TEXTE FOURNI:
####
Histoire d’un timbre-poste non grata

Loin de ressembler à un long fleuve tranquille, les relations des anciennes puissances coloniales avec leurs ex-colonies sont souvent émaillées de malentendus, d’ingérences et de susceptibilités que le timbre, médium d’Etat par excellence, est chargé de véhiculer. Dans le chapitre de ce qu’il est convenu d’appeler «La guerre des postes» figure le timbre ci-contre émis par la Poste française le 9 décembre 1989, en «hommage aux harkis - soldats de la France».

Sa valeur faciale de 2,20 francs correspondait au tarif de l’affranchissement d’une lettre de premier échelon de poids (moins de 20 g) pour la France métropolitaine. La question des harkis étant un sujet sensible, ayant trait à une page douloureuse de l’histoire commune algéro-française, celui des supplétifs algériens qui ont trahi leurs compatriotes durant la guerre de Libération nationale, pour s’engager aux côtés de l’ennemi. Il n’est donc pas étonnant que ce timbre ait essuyé d’emblée le refus des autorités postales algériennes.

Pourtant, une charte de bonne conduite internationale proscrit l’utilisation du timbre à des fins de propagande ou de provocation à l’encontre d’un autre pays. La recommandation C 27, adoptée par le congrès de l’Union postale universelle (UPU), réuni à Hambourg en 1984, invite les administrations postales, lors du choix des sujets de leurs émissions de timbres-poste à :

- tout mettre en œuvre pour éviter des thèmes ou des dessins ayant un caractère offensant pour une personnalité ou un pays ;  
- choisir des sujets susceptibles de contribuer à la diffusion de la culture, au resserrement des liens d’amitié entre les peuples, à l’instauration et au maintien de la paix dans le monde.(1)
####
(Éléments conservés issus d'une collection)

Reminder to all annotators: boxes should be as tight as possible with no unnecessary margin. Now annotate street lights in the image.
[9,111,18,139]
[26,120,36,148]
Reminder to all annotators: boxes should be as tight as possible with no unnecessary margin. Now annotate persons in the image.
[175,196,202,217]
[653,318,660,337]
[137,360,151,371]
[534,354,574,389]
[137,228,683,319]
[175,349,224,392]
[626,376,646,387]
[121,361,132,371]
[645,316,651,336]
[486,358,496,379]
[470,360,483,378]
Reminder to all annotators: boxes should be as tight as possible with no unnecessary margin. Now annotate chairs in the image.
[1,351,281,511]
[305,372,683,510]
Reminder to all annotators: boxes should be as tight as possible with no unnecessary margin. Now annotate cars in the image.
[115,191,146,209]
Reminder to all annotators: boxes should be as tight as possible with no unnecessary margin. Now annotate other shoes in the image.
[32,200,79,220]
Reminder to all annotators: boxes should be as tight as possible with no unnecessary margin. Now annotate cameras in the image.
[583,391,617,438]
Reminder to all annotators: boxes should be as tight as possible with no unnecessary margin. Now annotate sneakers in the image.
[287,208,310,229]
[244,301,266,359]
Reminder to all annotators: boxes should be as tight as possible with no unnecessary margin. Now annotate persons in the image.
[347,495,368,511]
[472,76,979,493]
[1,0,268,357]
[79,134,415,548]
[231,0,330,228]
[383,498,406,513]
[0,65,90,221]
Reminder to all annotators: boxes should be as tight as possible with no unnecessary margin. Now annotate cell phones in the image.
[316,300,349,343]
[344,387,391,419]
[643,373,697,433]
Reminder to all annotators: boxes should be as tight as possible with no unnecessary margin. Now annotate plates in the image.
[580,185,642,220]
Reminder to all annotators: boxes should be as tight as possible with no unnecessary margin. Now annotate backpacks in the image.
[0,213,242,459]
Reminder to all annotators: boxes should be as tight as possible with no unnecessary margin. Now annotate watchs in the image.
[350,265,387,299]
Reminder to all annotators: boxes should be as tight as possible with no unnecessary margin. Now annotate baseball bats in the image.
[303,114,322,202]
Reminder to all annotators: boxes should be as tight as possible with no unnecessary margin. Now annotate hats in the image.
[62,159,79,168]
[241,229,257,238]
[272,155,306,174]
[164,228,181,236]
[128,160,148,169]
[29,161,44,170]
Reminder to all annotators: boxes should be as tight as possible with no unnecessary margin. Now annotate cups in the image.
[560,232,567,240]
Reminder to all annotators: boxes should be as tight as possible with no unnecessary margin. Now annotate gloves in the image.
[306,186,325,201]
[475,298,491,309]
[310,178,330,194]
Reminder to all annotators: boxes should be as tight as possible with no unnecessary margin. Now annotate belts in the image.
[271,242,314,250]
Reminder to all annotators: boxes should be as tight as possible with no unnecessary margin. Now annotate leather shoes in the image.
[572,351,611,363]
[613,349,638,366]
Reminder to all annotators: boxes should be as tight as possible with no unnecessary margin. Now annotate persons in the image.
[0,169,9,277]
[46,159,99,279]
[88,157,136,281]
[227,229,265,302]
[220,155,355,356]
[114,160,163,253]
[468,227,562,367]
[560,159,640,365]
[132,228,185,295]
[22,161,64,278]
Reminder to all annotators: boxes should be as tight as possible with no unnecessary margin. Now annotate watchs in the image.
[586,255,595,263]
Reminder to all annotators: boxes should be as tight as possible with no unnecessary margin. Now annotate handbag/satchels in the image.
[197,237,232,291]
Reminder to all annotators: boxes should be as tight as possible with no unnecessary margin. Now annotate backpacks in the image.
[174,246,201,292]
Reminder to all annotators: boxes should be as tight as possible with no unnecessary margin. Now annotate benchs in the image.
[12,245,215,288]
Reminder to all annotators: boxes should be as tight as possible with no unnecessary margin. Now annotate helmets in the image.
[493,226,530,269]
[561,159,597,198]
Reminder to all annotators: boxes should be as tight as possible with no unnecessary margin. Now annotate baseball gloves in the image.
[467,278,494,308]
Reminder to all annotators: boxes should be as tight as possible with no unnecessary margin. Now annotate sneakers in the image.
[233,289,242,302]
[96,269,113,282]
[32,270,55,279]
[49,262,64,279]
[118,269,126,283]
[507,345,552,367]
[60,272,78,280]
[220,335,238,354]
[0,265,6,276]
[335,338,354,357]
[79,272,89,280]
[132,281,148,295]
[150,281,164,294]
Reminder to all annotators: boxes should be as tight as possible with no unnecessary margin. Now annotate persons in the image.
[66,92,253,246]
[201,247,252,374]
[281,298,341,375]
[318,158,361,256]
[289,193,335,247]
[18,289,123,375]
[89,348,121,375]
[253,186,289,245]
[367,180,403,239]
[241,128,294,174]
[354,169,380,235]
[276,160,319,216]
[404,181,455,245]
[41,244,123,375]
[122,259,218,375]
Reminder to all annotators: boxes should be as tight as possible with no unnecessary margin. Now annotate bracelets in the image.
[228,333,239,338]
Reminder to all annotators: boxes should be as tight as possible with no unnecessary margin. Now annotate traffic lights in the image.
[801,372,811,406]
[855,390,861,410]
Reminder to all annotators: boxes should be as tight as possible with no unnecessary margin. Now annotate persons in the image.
####
EXERCICE PROPOSÉ:
Écrivez la suite du texte sur le timbre en hommage aux harkis, en partant de sa dernière phrase. Les entrées constituent un matériau distinct du texte sur le timbre en hommage aux harkis.

RÉPONSE À L'EXERCICE:
Pour parer à cette émission, l’instruction générale des PTT, un recueil de textes réglementaires, qui plus est hérité de l’administration coloniale, est tout désigné pour ce cas de figure. L’article 439 de son troisième fascicule stipule qu’«il n’est pas donné cours aux objets de correspondance portant une suscription injurieuse ou des menaces, ainsi qu’à ceux sur lesquels figurent, manuscrites ou imprimées, ou encore sous forme de vignettes, des mentions, devises, citations d’auteur, etc., outrageantes ou injurieuses pour des particuliers, des collectivités ou des corps constitués».

C’est ainsi que les lettres expédiées en Algérie affranchies avec ce timbre furent retournées à l’envoyeur avec une référence manuscrite ou sur papillon ronéotypé à l’article n°439, fasc. III A de l’Instruction générale sur le service des Postes. Télégraphes et téléphones, revêtus des mentions : «Non admis» - «Timbre-poste présentant un caractère injurieux pour la République algérienne». Tirée à un peu plus 11 millions d’exemplaires, cette figurine postale interdite de circulation sur le territoire algérien fut retirée de la vente le 20 avril 1990.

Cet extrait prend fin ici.